Brief descriptive captions:
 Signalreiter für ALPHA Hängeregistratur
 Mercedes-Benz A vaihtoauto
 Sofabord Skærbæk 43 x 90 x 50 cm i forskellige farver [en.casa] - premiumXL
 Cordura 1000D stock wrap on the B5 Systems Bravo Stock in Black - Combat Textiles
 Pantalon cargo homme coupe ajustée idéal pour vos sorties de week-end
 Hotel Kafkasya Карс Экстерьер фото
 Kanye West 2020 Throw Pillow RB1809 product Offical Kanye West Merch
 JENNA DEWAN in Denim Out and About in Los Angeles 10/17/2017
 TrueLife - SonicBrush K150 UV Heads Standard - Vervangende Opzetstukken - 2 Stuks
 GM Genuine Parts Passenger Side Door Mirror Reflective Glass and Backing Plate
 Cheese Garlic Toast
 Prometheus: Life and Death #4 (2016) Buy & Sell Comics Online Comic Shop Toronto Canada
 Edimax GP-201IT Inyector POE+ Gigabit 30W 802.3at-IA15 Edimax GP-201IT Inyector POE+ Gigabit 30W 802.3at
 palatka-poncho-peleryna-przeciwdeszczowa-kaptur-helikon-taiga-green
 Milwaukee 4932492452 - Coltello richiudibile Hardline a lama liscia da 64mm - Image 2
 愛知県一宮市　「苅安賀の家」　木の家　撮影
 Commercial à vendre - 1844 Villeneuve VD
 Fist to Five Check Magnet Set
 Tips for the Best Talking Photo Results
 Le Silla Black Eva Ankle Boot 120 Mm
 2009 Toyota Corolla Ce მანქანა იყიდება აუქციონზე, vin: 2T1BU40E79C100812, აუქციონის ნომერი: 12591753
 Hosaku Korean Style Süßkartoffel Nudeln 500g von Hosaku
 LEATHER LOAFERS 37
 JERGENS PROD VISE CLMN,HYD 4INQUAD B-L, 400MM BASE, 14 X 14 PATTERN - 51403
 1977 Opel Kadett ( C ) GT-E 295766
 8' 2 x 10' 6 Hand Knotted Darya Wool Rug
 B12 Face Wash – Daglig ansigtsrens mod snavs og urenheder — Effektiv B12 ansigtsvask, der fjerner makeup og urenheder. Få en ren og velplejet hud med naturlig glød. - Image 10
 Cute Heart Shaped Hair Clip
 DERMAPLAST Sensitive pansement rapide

** Exercise brief **
Return the span of lines in the data above that opens at the line with "Kanye West 2020" and closes at the line with "GM Genuine Parts", exactly, ends included, nothing else.

** Exercise response **
 Kanye West 2020 Throw Pillow RB1809 product Offical Kanye West Merch
 JENNA DEWAN in Denim Out and About in Los Angeles 10/17/2017
 TrueLife - SonicBrush K150 UV Heads Standard - Vervangende Opzetstukken - 2 Stuks
 GM Genuine Parts Passenger Side Door Mirror Reflective Glass and Backing Plate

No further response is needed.